All Your Fault: Pt. 2 is the third EP by American singer Bebe Rexha. It was released on August 11, 2017, as the follow-up to her second EP released in February of the same year, All Your Fault: Pt. 1. It features guest appearances from Gucci Mane, 2 Chainz, Lil Wayne, Kranium and Florida Georgia Line. The EP's lead single, "The Way I Are (Dance with Somebody)", was released earlier on May 19, 2017. The second single, "Meant to Be" released on October 24, peaked at number two on the Billboard Hot 100, and at number one on the Billboard Hot Country Songs chart.

Background
Following the announcement of an expected release date of May 2017 and several delays and pushbacks, Bebe Rexha announced All Your Fault: Pt. 2 on June 29, 2017, and revealed its cover art. Louis Tomlinson's single in collaboration with Rexha and Digital Farm Animals, "Back to You", was initially rumored to appear on the EP. The EP was made available for pre-order on June 30, 2017.

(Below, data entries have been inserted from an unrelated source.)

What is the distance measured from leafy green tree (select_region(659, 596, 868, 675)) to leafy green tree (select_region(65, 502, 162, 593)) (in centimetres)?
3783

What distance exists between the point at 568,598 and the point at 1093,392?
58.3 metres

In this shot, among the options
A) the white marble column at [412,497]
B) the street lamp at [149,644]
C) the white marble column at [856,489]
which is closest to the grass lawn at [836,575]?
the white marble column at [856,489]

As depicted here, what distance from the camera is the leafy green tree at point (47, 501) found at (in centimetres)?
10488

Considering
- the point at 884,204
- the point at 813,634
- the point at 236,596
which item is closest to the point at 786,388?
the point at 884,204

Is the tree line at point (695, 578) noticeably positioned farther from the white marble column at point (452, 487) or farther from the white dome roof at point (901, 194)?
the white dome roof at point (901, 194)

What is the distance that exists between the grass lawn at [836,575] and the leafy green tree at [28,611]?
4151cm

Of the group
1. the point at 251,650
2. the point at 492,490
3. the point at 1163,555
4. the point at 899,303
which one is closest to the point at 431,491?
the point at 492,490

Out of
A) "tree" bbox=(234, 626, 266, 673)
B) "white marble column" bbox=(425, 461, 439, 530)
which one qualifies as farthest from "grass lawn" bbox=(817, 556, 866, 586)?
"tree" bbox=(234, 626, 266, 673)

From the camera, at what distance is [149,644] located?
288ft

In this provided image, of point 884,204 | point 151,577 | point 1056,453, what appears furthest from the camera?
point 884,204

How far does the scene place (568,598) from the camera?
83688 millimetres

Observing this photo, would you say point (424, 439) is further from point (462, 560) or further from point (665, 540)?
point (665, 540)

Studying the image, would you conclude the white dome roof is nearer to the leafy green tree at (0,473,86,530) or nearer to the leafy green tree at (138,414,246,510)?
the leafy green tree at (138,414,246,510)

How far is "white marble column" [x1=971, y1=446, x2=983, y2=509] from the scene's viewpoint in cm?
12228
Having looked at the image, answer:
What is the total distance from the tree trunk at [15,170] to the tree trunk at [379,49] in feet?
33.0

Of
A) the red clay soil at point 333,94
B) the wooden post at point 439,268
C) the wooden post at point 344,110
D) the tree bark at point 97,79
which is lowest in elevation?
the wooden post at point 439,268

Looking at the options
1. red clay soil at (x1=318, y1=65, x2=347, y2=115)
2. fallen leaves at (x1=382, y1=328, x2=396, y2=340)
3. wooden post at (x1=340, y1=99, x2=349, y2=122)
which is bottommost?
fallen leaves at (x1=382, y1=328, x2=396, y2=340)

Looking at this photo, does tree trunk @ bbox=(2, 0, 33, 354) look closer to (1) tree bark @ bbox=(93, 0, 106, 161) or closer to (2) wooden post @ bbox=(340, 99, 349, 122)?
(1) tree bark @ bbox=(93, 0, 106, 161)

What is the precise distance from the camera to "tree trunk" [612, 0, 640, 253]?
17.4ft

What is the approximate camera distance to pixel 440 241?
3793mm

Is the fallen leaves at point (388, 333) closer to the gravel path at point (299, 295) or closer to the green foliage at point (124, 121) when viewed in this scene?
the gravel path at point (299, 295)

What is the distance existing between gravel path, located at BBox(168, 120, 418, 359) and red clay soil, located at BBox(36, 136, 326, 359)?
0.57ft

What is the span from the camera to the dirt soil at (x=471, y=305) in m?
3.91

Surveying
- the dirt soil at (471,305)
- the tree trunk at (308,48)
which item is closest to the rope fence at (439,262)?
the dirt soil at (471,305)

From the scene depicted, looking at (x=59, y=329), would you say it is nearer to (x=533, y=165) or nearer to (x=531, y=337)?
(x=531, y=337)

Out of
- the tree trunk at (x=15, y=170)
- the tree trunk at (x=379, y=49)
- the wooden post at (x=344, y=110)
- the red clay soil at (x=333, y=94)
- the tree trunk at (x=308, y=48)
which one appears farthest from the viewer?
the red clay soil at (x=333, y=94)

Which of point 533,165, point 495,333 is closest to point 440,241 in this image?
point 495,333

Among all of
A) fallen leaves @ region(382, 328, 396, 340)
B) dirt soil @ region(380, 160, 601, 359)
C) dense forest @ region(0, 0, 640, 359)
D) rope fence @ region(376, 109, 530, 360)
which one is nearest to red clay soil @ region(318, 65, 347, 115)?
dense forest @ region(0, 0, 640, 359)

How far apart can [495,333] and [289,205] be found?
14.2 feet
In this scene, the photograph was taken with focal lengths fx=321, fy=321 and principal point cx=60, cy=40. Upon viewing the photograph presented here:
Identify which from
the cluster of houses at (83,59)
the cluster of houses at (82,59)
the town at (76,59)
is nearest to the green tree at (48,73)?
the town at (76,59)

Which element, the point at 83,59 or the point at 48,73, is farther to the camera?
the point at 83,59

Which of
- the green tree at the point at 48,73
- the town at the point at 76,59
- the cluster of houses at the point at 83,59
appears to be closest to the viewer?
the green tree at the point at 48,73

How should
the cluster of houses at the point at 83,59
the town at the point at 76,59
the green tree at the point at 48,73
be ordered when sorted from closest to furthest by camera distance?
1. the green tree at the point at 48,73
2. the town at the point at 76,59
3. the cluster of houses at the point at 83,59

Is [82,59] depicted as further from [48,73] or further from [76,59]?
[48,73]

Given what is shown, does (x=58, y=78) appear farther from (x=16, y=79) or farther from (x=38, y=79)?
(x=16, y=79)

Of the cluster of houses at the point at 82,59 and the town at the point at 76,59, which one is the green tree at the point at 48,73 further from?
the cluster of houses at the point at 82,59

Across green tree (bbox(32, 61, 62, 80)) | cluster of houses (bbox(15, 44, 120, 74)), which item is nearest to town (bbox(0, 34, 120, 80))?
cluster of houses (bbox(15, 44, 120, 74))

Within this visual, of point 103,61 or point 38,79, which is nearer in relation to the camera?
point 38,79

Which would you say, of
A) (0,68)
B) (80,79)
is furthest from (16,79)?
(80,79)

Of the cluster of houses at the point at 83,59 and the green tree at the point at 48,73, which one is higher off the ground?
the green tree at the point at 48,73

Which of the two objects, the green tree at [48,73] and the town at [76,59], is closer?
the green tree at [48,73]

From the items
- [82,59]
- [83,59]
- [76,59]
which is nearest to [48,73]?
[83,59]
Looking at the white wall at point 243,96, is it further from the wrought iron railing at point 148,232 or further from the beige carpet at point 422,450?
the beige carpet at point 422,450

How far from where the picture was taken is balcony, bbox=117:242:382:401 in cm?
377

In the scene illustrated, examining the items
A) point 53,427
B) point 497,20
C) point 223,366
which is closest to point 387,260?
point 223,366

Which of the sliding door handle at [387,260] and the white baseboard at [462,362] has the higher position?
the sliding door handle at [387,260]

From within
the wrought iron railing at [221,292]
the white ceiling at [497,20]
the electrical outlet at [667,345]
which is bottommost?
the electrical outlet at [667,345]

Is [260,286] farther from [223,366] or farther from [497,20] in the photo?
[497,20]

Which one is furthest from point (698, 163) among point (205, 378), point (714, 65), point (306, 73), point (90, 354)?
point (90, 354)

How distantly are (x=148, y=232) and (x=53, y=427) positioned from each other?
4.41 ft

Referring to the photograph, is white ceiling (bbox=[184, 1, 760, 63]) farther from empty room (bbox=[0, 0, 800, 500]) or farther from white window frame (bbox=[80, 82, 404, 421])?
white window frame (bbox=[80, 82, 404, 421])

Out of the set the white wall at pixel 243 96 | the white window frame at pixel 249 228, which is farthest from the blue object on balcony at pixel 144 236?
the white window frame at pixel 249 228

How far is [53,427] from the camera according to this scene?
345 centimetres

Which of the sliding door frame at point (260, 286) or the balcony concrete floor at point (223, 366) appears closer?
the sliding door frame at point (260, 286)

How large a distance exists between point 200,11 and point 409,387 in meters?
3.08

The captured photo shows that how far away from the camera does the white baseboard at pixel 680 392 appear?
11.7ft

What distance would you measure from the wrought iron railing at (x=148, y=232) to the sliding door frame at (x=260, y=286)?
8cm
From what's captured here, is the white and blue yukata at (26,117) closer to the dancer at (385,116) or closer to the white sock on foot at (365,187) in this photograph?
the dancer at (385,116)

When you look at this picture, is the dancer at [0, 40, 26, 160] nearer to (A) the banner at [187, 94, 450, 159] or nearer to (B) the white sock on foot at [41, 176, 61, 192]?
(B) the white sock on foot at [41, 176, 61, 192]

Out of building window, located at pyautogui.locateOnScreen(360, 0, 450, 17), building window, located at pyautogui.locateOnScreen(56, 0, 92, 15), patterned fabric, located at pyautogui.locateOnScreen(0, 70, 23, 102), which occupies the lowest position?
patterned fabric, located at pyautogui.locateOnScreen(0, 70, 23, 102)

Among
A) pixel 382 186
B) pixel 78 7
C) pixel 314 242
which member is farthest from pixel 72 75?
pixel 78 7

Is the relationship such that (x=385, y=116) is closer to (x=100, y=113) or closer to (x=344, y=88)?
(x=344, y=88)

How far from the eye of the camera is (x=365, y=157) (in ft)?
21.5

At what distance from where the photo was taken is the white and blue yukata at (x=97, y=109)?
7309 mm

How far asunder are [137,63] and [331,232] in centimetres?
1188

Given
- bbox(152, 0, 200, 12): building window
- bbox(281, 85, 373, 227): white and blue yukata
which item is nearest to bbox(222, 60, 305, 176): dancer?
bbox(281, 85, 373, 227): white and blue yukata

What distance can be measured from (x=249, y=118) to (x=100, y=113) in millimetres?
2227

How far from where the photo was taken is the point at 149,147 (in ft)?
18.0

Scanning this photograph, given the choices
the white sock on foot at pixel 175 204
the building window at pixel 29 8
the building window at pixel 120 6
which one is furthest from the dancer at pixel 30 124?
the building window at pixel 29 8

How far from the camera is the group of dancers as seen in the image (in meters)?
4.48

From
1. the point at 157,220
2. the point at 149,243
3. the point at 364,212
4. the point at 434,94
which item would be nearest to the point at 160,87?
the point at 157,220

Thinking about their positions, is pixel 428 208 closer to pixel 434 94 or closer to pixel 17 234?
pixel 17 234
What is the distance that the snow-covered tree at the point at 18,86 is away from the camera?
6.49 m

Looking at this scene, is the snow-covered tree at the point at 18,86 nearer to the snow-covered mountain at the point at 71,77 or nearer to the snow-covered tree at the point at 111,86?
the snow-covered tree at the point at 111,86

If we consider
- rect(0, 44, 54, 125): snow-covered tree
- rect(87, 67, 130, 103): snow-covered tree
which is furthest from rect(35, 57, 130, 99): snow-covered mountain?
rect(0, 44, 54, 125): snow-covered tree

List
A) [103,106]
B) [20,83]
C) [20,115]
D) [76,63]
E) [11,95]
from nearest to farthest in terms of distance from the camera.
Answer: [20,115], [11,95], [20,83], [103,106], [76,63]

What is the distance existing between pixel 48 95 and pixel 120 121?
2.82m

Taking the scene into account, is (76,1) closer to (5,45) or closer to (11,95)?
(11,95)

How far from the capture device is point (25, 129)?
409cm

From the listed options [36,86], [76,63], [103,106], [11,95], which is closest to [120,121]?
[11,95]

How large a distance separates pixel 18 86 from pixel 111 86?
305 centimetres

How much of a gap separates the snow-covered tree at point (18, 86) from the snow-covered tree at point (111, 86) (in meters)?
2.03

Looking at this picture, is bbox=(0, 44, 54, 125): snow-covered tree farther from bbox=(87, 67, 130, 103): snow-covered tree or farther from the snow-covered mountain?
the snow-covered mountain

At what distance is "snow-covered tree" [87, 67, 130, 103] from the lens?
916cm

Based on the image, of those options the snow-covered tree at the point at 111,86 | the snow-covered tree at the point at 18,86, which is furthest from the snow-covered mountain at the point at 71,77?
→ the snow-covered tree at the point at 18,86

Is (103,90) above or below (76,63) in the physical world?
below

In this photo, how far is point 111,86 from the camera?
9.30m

"I Got Time" was intended to be titled as "What I Want" because of possible confusion with Rexha's previous single "I Got You", however days before the release, Rexha had changed her mind and returned to the original name.

Release and promotion
"The Way I Are (Dance with Somebody)" featuring Lil Wayne was released as the lead single from the EP on May 19, 2017. The music video premiered on June 1, 2017.

"That's It" featuring Gucci Mane and 2 Chainz was released as a promotional single on August 4, 2017.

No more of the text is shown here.